October 12, 2007
Interesting article the other day by ex-VicHealth boss Rob Moodie on the future design of Australia’s health system – a recent topic of debate in the faux Federal Election.
He wishes for a health system, rather than a sickness system – one that focuses on maximising health rather than treating illnesses. I like how the design of that system needs to cover just four things; smart, balanced, fair and simple. Smart in investing earlier in prevention and education strategies, balanced so it is not out of kilter like the US system, fair to address inequality, simple with fewer more integrated systems across the tiers of government. I also like his use of the term diabesity that links the health issues of diabetes and obesity.
These four principles are excellent criteria to apply in any form of system design and I like it particularly because it does not mention cost. If you do these others, then cost will look after itself!
May 5, 2007
Last year, I came across a great little model of behavioural change that features 7 steps. I’m not sure of the source any more than what I have here – would appreciate it if anyone can enlighten me. I like it due to its simplicity and that it starts with knowledge – this means of course that it misses the precontemplation stage of behaviour change, ie the original state.
It clearly shows the social role that others play in encouraging, stimulating, facilitating and reinforcing behavioural change. While the model is simple, actually changing behaviours is not! It also shows how many government programs aimed at encouraging behaviour change fail as they may concentrate on the front-end (educating or skilling up) but don’t follow through with aspects of social encouragement at the community level.
The model can be reversed to identify areas where behavioural change fails.
Each of these stages needs to be overcome as it could block the embedding of behaviour change in individuals, workgroups, organisations and societies.
MORE : Some other people have blogged on these models include Jack Vinson at Knowledge Jolt and Lauchlan McKinnon who has a great blog on creativity and innovation in organisations. Lauchlan sources the above diagram to Les Robinson of Social Change Media – thanks Lauchlan.

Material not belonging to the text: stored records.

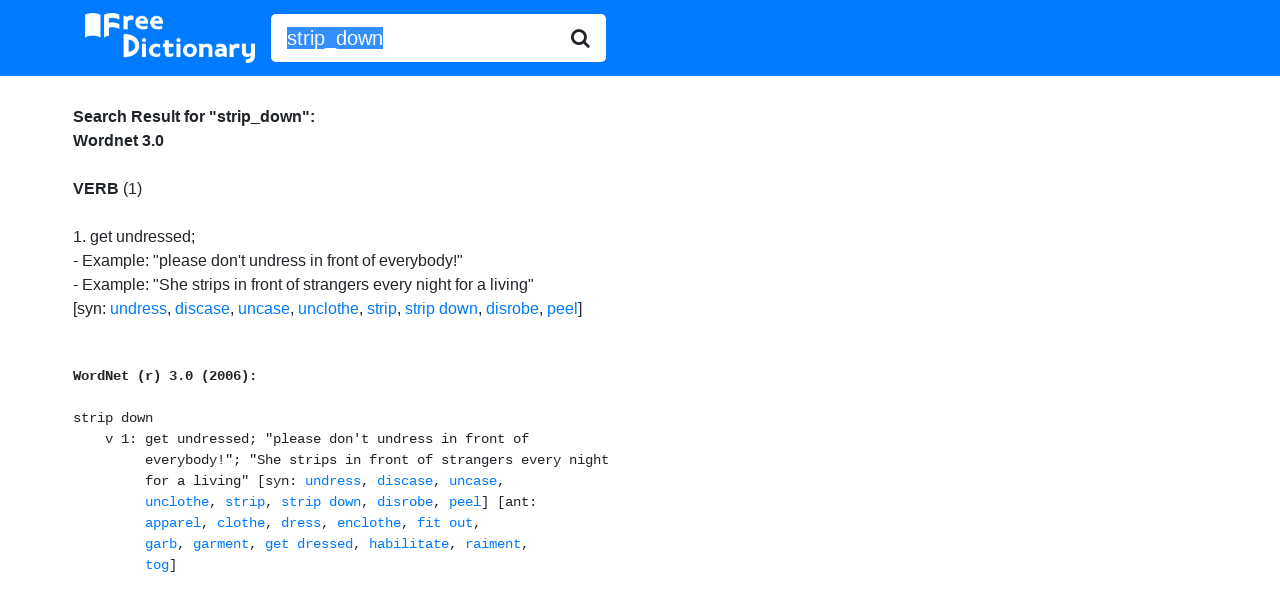

--- FILE ---
content_type: text/html; charset=UTF-8
request_url: http://www.freedictionary.org/?Query=strip_down
body_size: 2393
content:
<!DOCTYPE html>
<html lang="en">

<head>
	<title>strip_down - definition of strip_down - synonyms, pronunciation, spelling from Free Dictionary</title>
<meta name="description" content="Definition of strip_down. What does strip_down mean? Meaning of strip_down. strip_down synonyms, pronunciation, spelling and more from Free Dictionary." />
	<!-- Bootstrap -->
	<!-- Required meta tags -->
	<meta charset="utf-8">
	<meta name="viewport" content="width=device-width, initial-scale=1, shrink-to-fit=no">

	<!-- Bootstrap CSS -->
	<link rel="stylesheet" href="https://stackpath.bootstrapcdn.com/bootstrap/4.5.0/css/bootstrap.min.css" integrity="sha384-9aIt2nRpC12Uk9gS9baDl411NQApFmC26EwAOH8WgZl5MYYxFfc+NcPb1dKGj7Sk" crossorigin="anonymous">
	<link href="https://stackpath.bootstrapcdn.com/font-awesome/4.7.0/css/font-awesome.min.css" rel="stylesheet" integrity="sha384-wvfXpqpZZVQGK6TAh5PVlGOfQNHSoD2xbE+QkPxCAFlNEevoEH3Sl0sibVcOQVnN" crossorigin="anonymous">
	<link rel="stylesheet" href="//code.jquery.com/ui/1.12.1/themes/base/jquery-ui.css">

	<!-- Global site tag (gtag.js) - Google Analytics -->
	<script async src="https://www.googletagmanager.com/gtag/js?id=UA-260688-1"></script>
	<script>
		window.dataLayer = window.dataLayer || [];

		function gtag() {
			dataLayer.push(arguments);
		}
		gtag('js', new Date());

		gtag('config', 'UA-260688-1');
	</script>

</head>

<body>

		<nav class="navbar navbar-expand-sm navbar-dark bg-primary">
		<div class="container">
		<div class="input-group input-group-lg">
			<a class="navbar-brand" href="/" title="Free Dictionary"><img src="/images/fd_logo.png" style="width:100%; max-width: 170px;" alt="Free Dictionary" /></a>
			<form name="frmFreeDictionary" id="frmFreeDictionary" method="POST" action="" class="form-inline">
				<div class="input-group input-group-lg">
					<input id="Query" type="text" class="form-control border-0 shadow-none" placeholder="word" name="Query" value="strip_down">
					<div class="input-group-append">
						<button class="btn border-0 bg-white">
							<i class="fa fa-search"></i>
						</button>
					</div>
				</div>
			</form>
		</div>
		</div>
		</nav>

	<div class="container" style="margin-top: 5px; padding-left: 3px; padding-right: 2px; height: auto !important;">
		<div class="searchresultheader"><br /><b>Search Result for "<b>strip_down"</b>:</b><br /></div><div class="dbtitle"><b>Wordnet 3.0</b></div><br/><b>VERB</b> (1)<br/><br/>1. <span class="definition"> get undressed</span>; <br/><span class="example">- Example: &quot;please don't undress in front of everybody!&quot;</span><br/><span class="example">- Example: &quot;She strips in front of strangers every night for a living&quot;</span><br/><span class="synonym">[syn: <a href="?Query=undress">undress</a>, <a href="?Query=discase">discase</a>, <a href="?Query=uncase">uncase</a>, <a href="?Query=unclothe">unclothe</a>, <a href="?Query=strip">strip</a>, <a href="?Query=strip_down">strip down</a>, <a href="?Query=disrobe">disrobe</a>, <a href="?Query=peel">peel</a>]<br/><br/><pre>

<div class='dbtitle'><b>WordNet (r) 3.0 (2006):</b></div><br>strip down
    v 1: get undressed; "please don't undress in front of
         everybody!"; "She strips in front of strangers every night
         for a living" [syn: <a href="?Query=undress">undress</a>, <a href="?Query=discase">discase</a>, <a href="?Query=uncase">uncase</a>,
         <a href="?Query=unclothe">unclothe</a>, <a href="?Query=strip">strip</a>, <a href="?Query=strip down">strip down</a>, <a href="?Query=disrobe">disrobe</a>, <a href="?Query=peel">peel</a>] [ant:
         <a href="?Query=apparel">apparel</a>, <a href="?Query=clothe">clothe</a>, <a href="?Query=dress">dress</a>, <a href="?Query=enclothe">enclothe</a>, <a href="?Query=fit out">fit out</a>,
         <a href="?Query=garb">garb</a>, <a href="?Query=garment">garment</a>, <a href="?Query=get dressed">get dressed</a>, <a href="?Query=habilitate">habilitate</a>, <a href="?Query=raiment">raiment</a>,
         <a href="?Query=tog">tog</a>]</pre><div align="left"><br/>
				<script async src="https://pagead2.googlesyndication.com/pagead/js/adsbygoogle.js"></script>
				<!-- freedictionary-responsive -->
				<ins class="adsbygoogle"
					 style="display:block"
					 data-ad-client="ca-pub-2300042167527079"
					 data-ad-slot="9905004642"
					 data-ad-format="auto"
					 data-full-width-responsive="true"></ins>
				<script>
					 (adsbygoogle = window.adsbygoogle || []).push({});
				</script>	</div><br /><br />
	</div>
	</div>


	<!-- Optional JavaScript -->
	<!-- jQuery first, then Popper.js, then Bootstrap JS -->
	<!-- <script src="https://code.jquery.com/jquery-3.5.1.slim.min.js" integrity="sha384-DfXdz2htPH0lsSSs5nCTpuj/zy4C+OGpamoFVy38MVBnE+IbbVYUew+OrCXaRkfj" crossorigin="anonymous"></script> -->
	<script src="https://code.jquery.com/jquery-1.12.4.js"></script>
	<script src="https://code.jquery.com/ui/1.12.1/jquery-ui.min.js"></script>
	<script src="https://cdn.jsdelivr.net/npm/popper.js@1.16.0/dist/umd/popper.min.js" integrity="sha384-Q6E9RHvbIyZFJoft+2mJbHaEWldlvI9IOYy5n3zV9zzTtmI3UksdQRVvoxMfooAo" crossorigin="anonymous"></script>
	<script src="https://stackpath.bootstrapcdn.com/bootstrap/4.5.0/js/bootstrap.min.js" integrity="sha384-OgVRvuATP1z7JjHLkuOU7Xw704+h835Lr+6QL9UvYjZE3Ipu6Tp75j7Bh/kR0JKI" crossorigin="anonymous"></script>

	<script>
		// $(window).on('load', function() {
		// 	$("#Query").select();
		// });
		document.forms[0].elements[0].select();
	</script>
	<script>
		$(function() {
			function log(message) {
				$("<div>").text(message).prependTo("#log");
				$("#log").scrollTop(0);
			}

			$("#Query").autocomplete({
				source: "/start_with_json.php",
				minLength: 2,
				select: function(event, ui) {
					$("#Query").val(ui.item.value);
					$("#frmFreeDictionary").submit();
					log("Selected: " + ui.item.label + " aka " + ui.item.value);
				}
			});
		});
	</script>
</body>

</html>

--- FILE ---
content_type: text/html; charset=utf-8
request_url: https://www.google.com/recaptcha/api2/aframe
body_size: 268
content:
<!DOCTYPE HTML><html><head><meta http-equiv="content-type" content="text/html; charset=UTF-8"></head><body><script nonce="argVunK00sYN5LL7pejkXQ">/** Anti-fraud and anti-abuse applications only. See google.com/recaptcha */ try{var clients={'sodar':'https://pagead2.googlesyndication.com/pagead/sodar?'};window.addEventListener("message",function(a){try{if(a.source===window.parent){var b=JSON.parse(a.data);var c=clients[b['id']];if(c){var d=document.createElement('img');d.src=c+b['params']+'&rc='+(localStorage.getItem("rc::a")?sessionStorage.getItem("rc::b"):"");window.document.body.appendChild(d);sessionStorage.setItem("rc::e",parseInt(sessionStorage.getItem("rc::e")||0)+1);localStorage.setItem("rc::h",'1768573396820');}}}catch(b){}});window.parent.postMessage("_grecaptcha_ready", "*");}catch(b){}</script></body></html>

EVEN MORE: And thanks Helen for pointing to the website of Les Robinson where you can go for more details of his updated change model.
April 12, 2007
I was fortunate to attend a VPSCIN talk by Don Tolman recently. He was a most impressive speaker as he related his life story that directed him towards how we can live healthier and more vital lives. He gave a similar message to others that I have heard and read including Phillip Day, Sherril Sellman, Rob McIntyre, and Samuel Epstein as my family has been on a pretty strong natural health kick over the past few years. We then went along to his evening session which helped sink in many of the points that he made earlier.
Some of the key points that I obtained from his talk included:
- You have to honour your ideas – they are a gift and if you do not act on them quickly by writing them down and sharing them, then you dishonour the idea and its potential.
- We are nothing but tubes and 90% of all diseases can be thought of as clogged tubes
- Western medicine tends to focus on symptom management rather than finding and dealing with the root cause of illness
- The healthcare industry uses the language of war and fear to fight diseases
- The emerging revolution of self education and self care is coming but is still 20 years away from reaching a tipping point
- To know, to do, to be – gnosis, praxis, entelechis – a never ending cycle of development and empowerment. As we obtain knowledge, we are empowered to do, which then empowers us “to be” – lifting us then to a higher level of knowing and the cycle continues.
- The importance of observation and more observation, a period to ponder, then reflect and letting a seed incubate until your imagination takes over and an idea is born
- And his seven principles of health sound like a pretty good guide for longevity.
He made the caveats that he is not a medical doctor, that he is unable to provide medical advice, and that his views may not be true. Despite this, his arguments and style of delivery were compelling. He combined not just interesting views on health but also on using your whole mind as well, to think clearly and differently to the approaches that we are traditionally taught.
What I also found interesting about Don (apart from his dress sense and moustache) were the words that he did not mention. Words like prevention and paradigm. He talked about eating wholefoods to stay well and of his radically alternative views towards education and health that go against standard practice.
I know that some people find this sort of material very difficult to comprehend; it goes against their belief systems and their reliance on the current authority structures in society. But I believe his message of simplicity and self-education is right on track. Ten years ago, I would not have been ready to hear the message, but with my own path of self-education, wider reading and even further wider reading, as well as conversations with key learned people, I now feel in a position to better understand the problems that we face as a society and the systemic issues that have been built up to protect key interests and retain the status quo. We witness the growth in cancer rates, Type II diabetes, obesity, and the push towards certain educational styles that may not be well suited to the future jobs on offer and the life skills required. It’s not until there are enough people hear the voices of people like Rachel Carson (Silent Spring) and Bill Mollison (Permaculture) – people that railed against the prevailing paradigm and were eventually listened to and acted upon once the weight of evidence and opinion tipped in their favour.